In the past three days I have learned more about myself than the last three years. For example: I like medical dramas. I like strange terms buzzing in my ears, tinnitus. I couldn’t write, or read, or pretty much do anything else, with music on — if I’m blasting anything, especially the bands I like, it means I am hopelessly up to no good. I have zero tolerance for reducing appliances to bolts and screws nor do I have energy to put them back to work. I like buying my mother gifts. I like how the sky is a myriad of colors at daybreak, and pretty much just blue, then black, at night. I accept the fact that I’ve come to a point where I don’t put up as much pretense as before in my writing, because there is nothing to put up, really — I haven’t written in a while, years, even, and I’ve loosened my grasp on metaphors and imagery and all things that make horrible things sound pretty.
Because that is not the point. Throughout the last several months, I’ve been asked how far I’ve gotten in that story I’m supposed to be writing, that manuscript I’m supposed to be submitting for this and that fellowship, and I’ve responded with feigned nonchalance, a rehearsed four-sentence explanation of why I’d quit writing, an additional two-sentence rebuttal if the companion is a friend who had seen me stamp then remove then re-stamp the writer label onto my forehead unabashedly for years. This is not a phase, I’ve said one too many times, I just don’t have anything left to say.
And that is so unfortunate, isn’t it, in an age which prides itself on how easily it succumbs to blab?
But to dwell on my inability to draw a response from myself would resemble a session with my therapist, if I ever had one. I imagine talking for hours and arriving at nothing, but the recognition of how, for years, everything tastes like stale breakfast left outside somebody’s door in those telenovelas. A knock on this door bolted shut didn’t do anyone good. So I let the flies hover and refused to digest what was before me, fasting without true cause, all in some god’s name.

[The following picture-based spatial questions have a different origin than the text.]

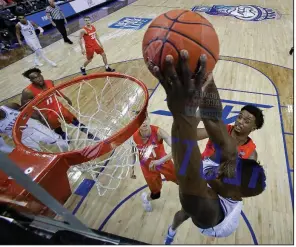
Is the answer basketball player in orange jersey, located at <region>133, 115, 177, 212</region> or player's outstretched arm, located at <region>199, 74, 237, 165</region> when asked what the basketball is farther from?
basketball player in orange jersey, located at <region>133, 115, 177, 212</region>

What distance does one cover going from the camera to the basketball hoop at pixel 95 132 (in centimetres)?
152

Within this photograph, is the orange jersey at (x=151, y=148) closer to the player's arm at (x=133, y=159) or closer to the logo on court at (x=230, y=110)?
the player's arm at (x=133, y=159)

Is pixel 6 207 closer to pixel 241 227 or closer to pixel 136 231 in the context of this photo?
pixel 136 231

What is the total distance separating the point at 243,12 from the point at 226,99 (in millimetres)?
6401

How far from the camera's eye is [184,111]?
81cm

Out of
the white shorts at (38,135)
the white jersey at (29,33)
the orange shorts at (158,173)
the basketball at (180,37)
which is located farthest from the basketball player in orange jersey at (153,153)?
the white jersey at (29,33)

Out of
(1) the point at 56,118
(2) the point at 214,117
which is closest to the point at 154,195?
(1) the point at 56,118

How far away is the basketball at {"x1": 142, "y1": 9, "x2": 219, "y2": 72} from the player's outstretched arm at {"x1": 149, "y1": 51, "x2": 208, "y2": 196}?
20 cm

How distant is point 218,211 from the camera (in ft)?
4.84

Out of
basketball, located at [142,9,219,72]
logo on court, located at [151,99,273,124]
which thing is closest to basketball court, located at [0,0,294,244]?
logo on court, located at [151,99,273,124]

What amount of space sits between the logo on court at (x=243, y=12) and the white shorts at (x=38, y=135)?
25.9 feet

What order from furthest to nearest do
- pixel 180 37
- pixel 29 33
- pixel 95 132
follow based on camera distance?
pixel 29 33 → pixel 95 132 → pixel 180 37

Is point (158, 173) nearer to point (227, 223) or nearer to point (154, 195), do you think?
point (154, 195)

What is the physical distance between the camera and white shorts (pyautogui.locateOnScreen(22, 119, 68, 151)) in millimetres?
2333
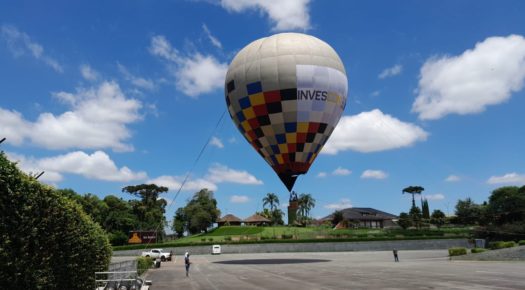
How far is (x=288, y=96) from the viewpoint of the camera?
32000 mm

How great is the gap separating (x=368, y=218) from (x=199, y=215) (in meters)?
51.6

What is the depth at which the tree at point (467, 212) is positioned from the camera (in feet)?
347

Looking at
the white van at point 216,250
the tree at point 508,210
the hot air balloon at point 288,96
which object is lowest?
the white van at point 216,250

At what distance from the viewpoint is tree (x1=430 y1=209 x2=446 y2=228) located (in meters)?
110

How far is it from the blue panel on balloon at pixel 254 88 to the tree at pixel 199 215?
8057cm

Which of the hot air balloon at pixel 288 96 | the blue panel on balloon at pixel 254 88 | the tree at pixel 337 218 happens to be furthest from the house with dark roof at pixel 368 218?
the blue panel on balloon at pixel 254 88

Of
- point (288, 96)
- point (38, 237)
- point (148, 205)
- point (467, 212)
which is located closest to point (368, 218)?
point (467, 212)

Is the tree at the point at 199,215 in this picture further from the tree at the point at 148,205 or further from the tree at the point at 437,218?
the tree at the point at 437,218

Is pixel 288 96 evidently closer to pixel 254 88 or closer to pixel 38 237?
pixel 254 88

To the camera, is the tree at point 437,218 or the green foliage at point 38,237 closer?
the green foliage at point 38,237

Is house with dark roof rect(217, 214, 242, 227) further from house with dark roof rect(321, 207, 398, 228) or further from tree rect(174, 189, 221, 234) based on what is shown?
house with dark roof rect(321, 207, 398, 228)

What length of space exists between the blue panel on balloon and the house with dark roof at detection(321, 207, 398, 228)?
92689mm

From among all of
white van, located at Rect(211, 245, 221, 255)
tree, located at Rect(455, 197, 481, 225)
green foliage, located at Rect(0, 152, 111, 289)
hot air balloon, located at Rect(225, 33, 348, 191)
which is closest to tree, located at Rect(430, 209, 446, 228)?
tree, located at Rect(455, 197, 481, 225)

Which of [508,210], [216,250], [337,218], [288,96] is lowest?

But like I’ve said: I’ve learned more about myself in the last three days than in the last three years. How I can love two people at the same time, each love bringing no threat to the other. How no amount of caffeine can keep me up better than a bottle of water. How romanticizing the smell of rain irks me to no end. How I understand fuller now that it’s a different journey for each person, and at 26, whether I find myself with child, finishing up a PhD, still climbing mountains or still in college, I would be just fine. Because I’d still find myself writing.
Sometimes I’d look at my grandfather’s face and it would take an effort to locate his eyes somewhere beneath the folds of his splotchy, drooping skin. Then I’d remember the importance of detail for a look to qualify as gaze. And then I would realize that the last three years of my life can be summed up without making much use of insight.
These days, I tell myself again and again to learn to be fully present. To allow everything from the most crippling desires to the most elating loves. To memorize scenes, from how a stranger could smell like someone so familiar and how I automatically assume panelled hallways are rigged with boobytraps. These days, I even dream in the most vivid colors,feel the weight not the lightness of a classmate’s lips, hear Bach in white-washed walls, and remember everything throughout brand new days even as I have slipped out of what resembles wakefulness and fly by my life as if now truly fully awake.